Strohmeier was making a casual comment, but Sokota and Schroeder de Witt took it seriously. The group soon figured out how to use a minimum entropy coupling to design a steganographic procedure that met Cachin’s requirements for perfect security in the context of real-world machine learning systems.
“I was surprised to see that it has such a nice application in steganography,” said Murat Kocaoglu, an electrical and computer engineer at Purdue University. He doesn’t work with steganography, but he did help design one of the algorithms the team used in the paper. “This work really ties nicely back to minimum entropy coupling.”
Then the team went further, showing that for a steganography scheme to be as computationally efficient as possible, it must be based on a minimum entropy coupling. The new strategy lays out clear directions for how to achieve both security and efficiency — and suggests that the two go hand in hand.
“Our results seem to suggest that this is even more efficient than approaches that are not perfectly secure,” Sokota said.
The Real World
There are limitations. Cachin pointed out that finding the true minimum entropy coupling is an NP-hard problem, which basically means that the perfect solution is too computationally expensive to be practical, getting back to that issue of efficiency.
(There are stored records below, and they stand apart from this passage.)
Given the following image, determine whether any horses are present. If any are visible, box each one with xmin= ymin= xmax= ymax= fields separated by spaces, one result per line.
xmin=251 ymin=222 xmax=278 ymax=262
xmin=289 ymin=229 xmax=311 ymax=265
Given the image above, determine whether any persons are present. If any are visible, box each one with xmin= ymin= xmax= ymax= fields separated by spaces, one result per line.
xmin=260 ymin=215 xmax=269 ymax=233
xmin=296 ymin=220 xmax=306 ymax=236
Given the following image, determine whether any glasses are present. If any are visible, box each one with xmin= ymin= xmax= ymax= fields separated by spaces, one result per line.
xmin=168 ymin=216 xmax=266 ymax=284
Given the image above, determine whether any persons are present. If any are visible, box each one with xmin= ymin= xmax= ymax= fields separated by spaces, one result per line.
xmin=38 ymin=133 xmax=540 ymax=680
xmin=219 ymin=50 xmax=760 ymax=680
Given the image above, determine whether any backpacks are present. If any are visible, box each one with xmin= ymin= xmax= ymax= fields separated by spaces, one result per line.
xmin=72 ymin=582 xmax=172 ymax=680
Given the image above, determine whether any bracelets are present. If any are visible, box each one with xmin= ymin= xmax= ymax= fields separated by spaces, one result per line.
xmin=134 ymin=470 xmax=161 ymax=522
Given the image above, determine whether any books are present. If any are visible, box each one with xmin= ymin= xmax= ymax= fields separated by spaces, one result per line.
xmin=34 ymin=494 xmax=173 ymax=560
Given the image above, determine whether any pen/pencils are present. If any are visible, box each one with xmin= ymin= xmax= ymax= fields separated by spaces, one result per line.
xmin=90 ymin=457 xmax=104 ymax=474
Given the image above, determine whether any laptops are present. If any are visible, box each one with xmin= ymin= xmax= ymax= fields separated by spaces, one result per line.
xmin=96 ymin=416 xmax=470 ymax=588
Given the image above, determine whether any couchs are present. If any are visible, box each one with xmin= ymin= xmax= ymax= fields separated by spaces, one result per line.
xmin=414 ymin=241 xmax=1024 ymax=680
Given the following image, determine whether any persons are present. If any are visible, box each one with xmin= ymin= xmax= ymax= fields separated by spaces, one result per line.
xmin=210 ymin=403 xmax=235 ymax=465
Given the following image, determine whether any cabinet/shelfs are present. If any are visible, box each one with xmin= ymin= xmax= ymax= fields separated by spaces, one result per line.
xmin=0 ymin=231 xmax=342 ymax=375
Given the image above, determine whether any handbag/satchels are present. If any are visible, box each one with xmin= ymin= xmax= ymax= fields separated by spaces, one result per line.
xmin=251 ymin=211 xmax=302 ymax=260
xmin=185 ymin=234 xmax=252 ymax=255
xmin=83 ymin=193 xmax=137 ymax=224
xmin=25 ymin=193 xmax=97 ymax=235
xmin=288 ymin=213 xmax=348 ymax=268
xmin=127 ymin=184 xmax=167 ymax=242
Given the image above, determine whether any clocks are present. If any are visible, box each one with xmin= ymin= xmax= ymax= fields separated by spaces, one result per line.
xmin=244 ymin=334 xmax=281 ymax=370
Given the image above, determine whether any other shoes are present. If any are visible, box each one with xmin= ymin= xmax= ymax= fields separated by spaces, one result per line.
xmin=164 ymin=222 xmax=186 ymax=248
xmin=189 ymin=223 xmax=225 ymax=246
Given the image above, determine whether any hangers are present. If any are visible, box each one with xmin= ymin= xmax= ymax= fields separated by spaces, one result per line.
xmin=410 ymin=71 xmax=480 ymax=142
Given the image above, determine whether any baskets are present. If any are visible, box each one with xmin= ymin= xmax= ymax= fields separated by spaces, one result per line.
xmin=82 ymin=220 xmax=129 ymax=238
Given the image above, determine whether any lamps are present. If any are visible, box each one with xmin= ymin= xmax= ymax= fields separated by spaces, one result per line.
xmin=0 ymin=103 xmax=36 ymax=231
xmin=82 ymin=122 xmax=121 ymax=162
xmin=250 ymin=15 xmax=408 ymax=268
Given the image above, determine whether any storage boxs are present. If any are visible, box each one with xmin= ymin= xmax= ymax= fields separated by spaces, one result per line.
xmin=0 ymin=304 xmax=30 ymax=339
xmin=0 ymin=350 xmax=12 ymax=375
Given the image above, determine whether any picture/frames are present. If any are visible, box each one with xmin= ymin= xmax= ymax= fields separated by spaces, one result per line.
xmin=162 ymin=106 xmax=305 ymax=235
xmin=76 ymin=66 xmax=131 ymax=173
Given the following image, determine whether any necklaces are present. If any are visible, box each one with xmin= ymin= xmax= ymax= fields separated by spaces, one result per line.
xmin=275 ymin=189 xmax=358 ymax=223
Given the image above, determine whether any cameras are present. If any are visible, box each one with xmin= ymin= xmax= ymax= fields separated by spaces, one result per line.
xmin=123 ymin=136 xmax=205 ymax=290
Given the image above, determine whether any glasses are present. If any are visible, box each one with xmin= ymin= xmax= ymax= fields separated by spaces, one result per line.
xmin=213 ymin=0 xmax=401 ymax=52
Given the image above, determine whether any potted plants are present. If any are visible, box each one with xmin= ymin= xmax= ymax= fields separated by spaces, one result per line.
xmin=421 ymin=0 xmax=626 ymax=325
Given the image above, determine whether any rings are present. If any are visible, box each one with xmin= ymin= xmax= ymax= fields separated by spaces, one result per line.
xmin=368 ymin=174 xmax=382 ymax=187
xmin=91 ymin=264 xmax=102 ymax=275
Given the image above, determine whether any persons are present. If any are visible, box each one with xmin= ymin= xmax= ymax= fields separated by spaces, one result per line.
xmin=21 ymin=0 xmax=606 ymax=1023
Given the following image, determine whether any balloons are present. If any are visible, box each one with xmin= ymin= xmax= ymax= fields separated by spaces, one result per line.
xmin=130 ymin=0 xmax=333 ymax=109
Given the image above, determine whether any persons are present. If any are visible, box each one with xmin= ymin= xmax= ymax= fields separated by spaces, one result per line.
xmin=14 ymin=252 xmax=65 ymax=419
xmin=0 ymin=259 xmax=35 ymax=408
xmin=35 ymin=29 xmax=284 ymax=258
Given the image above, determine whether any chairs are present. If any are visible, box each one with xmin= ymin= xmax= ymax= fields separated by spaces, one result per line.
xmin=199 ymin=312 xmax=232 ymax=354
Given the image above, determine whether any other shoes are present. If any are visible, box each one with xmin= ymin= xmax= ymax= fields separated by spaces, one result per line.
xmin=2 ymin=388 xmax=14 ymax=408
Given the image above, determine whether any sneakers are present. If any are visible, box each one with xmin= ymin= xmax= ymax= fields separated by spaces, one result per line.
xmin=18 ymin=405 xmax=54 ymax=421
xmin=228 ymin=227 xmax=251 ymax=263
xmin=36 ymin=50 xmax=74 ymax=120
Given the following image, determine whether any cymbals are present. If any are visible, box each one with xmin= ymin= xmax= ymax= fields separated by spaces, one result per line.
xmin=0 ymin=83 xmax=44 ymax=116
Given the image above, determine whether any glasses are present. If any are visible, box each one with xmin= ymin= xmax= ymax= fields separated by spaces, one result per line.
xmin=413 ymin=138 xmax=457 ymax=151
Sokota and Schroeder de Witt acknowledge that problem: The optimal coupling would, indeed, be too complicated to compute. But to get around that bottleneck, the authors used an approximating procedure developed by Sokota and Schroeder de Witt (and based on a method introduced by Kocaoglu) that still guarantees security and reasonable efficiency.
Here’s how they see it working in practice: Let’s say that a dissident or a human rights activist wanted to send a text message out of a locked-down country. A plug-in for an app like WhatsApp or Signal would do the heavy algorithmic lifting, Schroeder de Witt said. The first step would be to choose a cover text distribution — that is, a giant collection of possible words to use in the message, as would come from ChatGPT or a similar large language model — that would hide the ciphertext. Then, the program would use that language model to approximate a minimum entropy coupling between the cover text and the ciphertext, and that coupling would generate the string of characters that would be sent by text. To an outside adversary, the new text would be indistinguishable from an innocent machine-generated message. It also wouldn’t have to be text: The algorithm could work by sampling machine-generated art (instead of ChatGPT) or AI-generated audio for voicemails, for example.
The new algorithms are limited in terms of the size of the secret message: Schroeder de Witt estimates that with today’s technology, their system could conceal an image (or other message) of about 225 kilobytes in about 30 seconds of machine-generated voicemail. But it doesn’t need to be enormous to be successful. That’s enough for a substantial message to get past censors or authorities.
Fridrich said she’s more accustomed to working against the limitations of the real world rather than considering the theory. “It’s interesting to see the other side,” she said. For her, the new work starts to bridge the gap between theoretical proofs and real-world messiness. If people don’t use machine-generated content, then the new scheme won’t guarantee security. But as it becomes more widespread, she said, the potential for perfect security will be stronger.
“Everything depends on what will be typical,” she said. If a machine generates a supply of innocuous images that look natural, and people become accustomed to those, then it will be easy to create a source of images enriched with secret messages. “With generative models, this approach gives a possible pathway for the two approaches to meet,” she said.
Clearly, it’s also a double-edged sword. “Criminals will be using it,” Fridrich said, “but it can also be used for good.”